Uribe não é um pato manco

Marcos Guterman

29 Julho 2010 | 20h34

O presidente da Colômbia, Alvaro Uribe, deixará o poder no próximo dia 7 com uma impressionante popularidade – mais de 70%. Logo, não é prudente considerá-lo um “pato manco”, como está fazendo o governo brasileiro.

“Pato manco” é uma expressão que qualifica presidentes em fim de mandato, que já têm sucessor definido e que, portanto, não têm mais influência política significativa. O caso de Uribe é claramente diferente, e não só por causa de sua aprovação popular, mas por ter conseguido fazer seu sucessor de modo acachapante. Os colombianos prezam muito o esforço uribista de destruir as Farc.

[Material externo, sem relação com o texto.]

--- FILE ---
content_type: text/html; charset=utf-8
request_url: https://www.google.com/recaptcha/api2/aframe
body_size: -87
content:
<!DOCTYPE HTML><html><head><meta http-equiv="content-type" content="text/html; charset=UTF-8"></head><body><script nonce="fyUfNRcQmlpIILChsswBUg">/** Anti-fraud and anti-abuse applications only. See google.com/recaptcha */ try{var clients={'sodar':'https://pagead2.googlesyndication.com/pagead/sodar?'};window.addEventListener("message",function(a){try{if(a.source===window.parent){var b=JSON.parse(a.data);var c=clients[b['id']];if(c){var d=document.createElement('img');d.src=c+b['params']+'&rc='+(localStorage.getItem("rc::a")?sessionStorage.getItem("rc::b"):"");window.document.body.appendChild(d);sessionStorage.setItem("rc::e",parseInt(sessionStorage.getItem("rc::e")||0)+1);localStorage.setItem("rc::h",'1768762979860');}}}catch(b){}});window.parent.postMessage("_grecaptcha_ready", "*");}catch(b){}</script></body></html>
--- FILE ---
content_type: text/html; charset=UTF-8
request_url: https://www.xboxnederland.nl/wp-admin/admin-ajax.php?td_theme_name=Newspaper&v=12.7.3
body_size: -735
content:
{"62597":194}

O próximo presidente, Juan Manuel Santos, sabe muito bem disso e, embora tenha acenado com uma aproximação com a Venezuela, ele não deverá fazer nenhum recuo na política de repressão à narcoguerrilha marxista e de denúncia daqueles que lhes dão guarida – casos de Venezuela e Equador.

Portanto, Lula está cometendo um equívoco quando sugere que o confronto entre Colômbia e Venezuela é meramente pessoal, isto é, entre Uribe e Chávez. Não: a questão é entre a maioria absoluta dos colombianos, cansados da violência das Farc, e o líder do movimento “bolivariano”, que dá apoio aos narcoguerrilheiros.

Ao esperar que a Colômbia seja mais flexível com a Venezuela na questão das Farc após a posse do sucessor de Uribe, Lula faz uma aposta que não tem amparo na realidade. A mediação da crise passa necessariamente pelo reconhecimento de que a Colômbia jamais abrirá mão de seu projeto soberano de combater os movimentos que desejam a destruição do Estado.